WHAT THE TASK ASKS: Copy out the material word for word, starting at the line containing "Time of clock at [204,792,298,880]: 4:07" and ending at the line containing "Time of clock at [388,33,596,326]: 10:08", with both of those lines included.
*** GIVEN ENTRIES
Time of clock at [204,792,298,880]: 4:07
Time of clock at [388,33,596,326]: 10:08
******
*** GIVEN ENTRIES
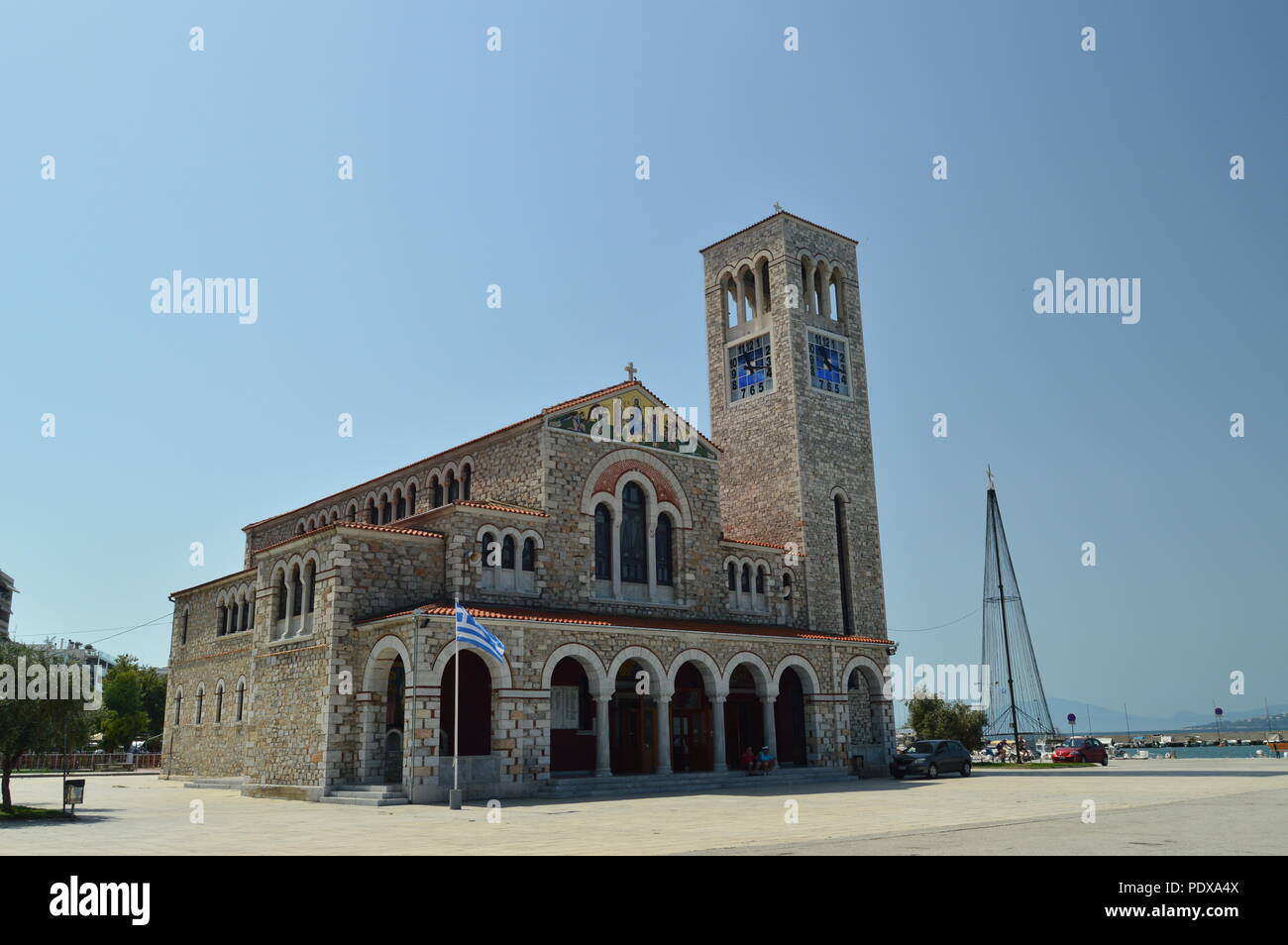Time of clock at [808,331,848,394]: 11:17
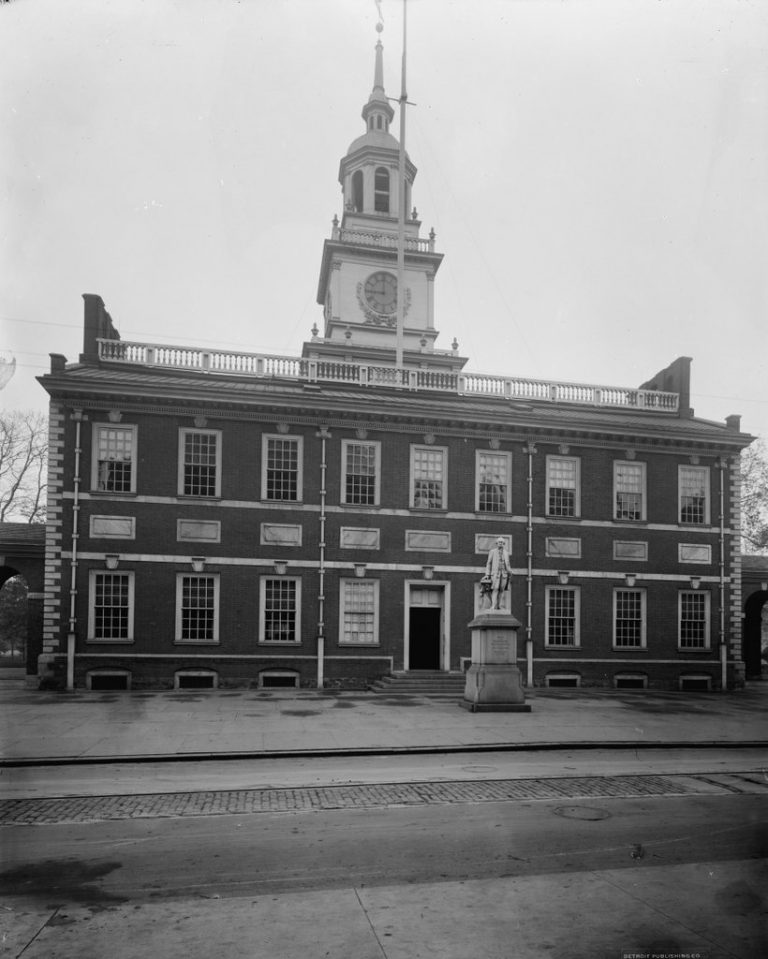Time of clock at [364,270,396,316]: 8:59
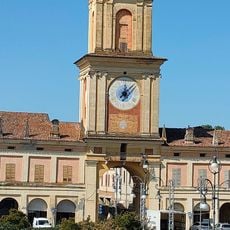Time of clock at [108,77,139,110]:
******
*** GIVEN ENTRIES
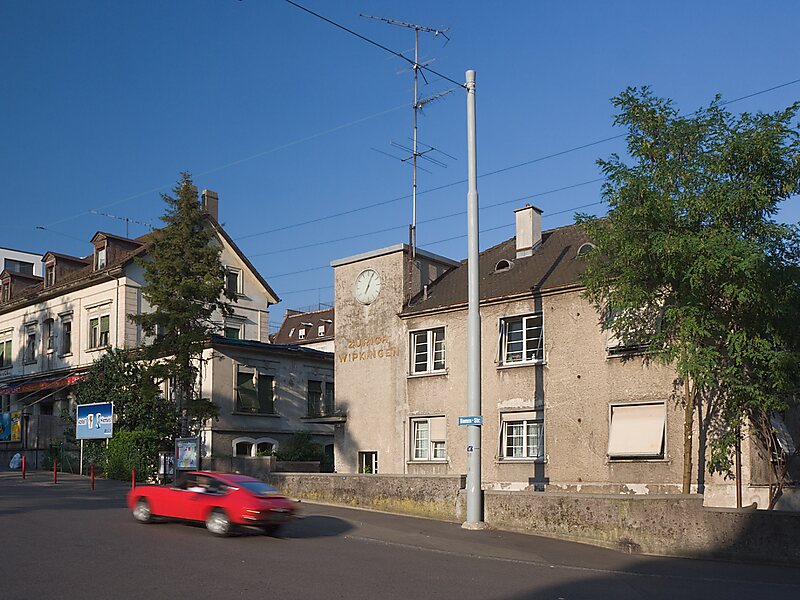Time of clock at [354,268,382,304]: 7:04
******
RESPONSE TO THIS EXERCISE:
Time of clock at [204,792,298,880]: 4:07
Time of clock at [388,33,596,326]: 10:08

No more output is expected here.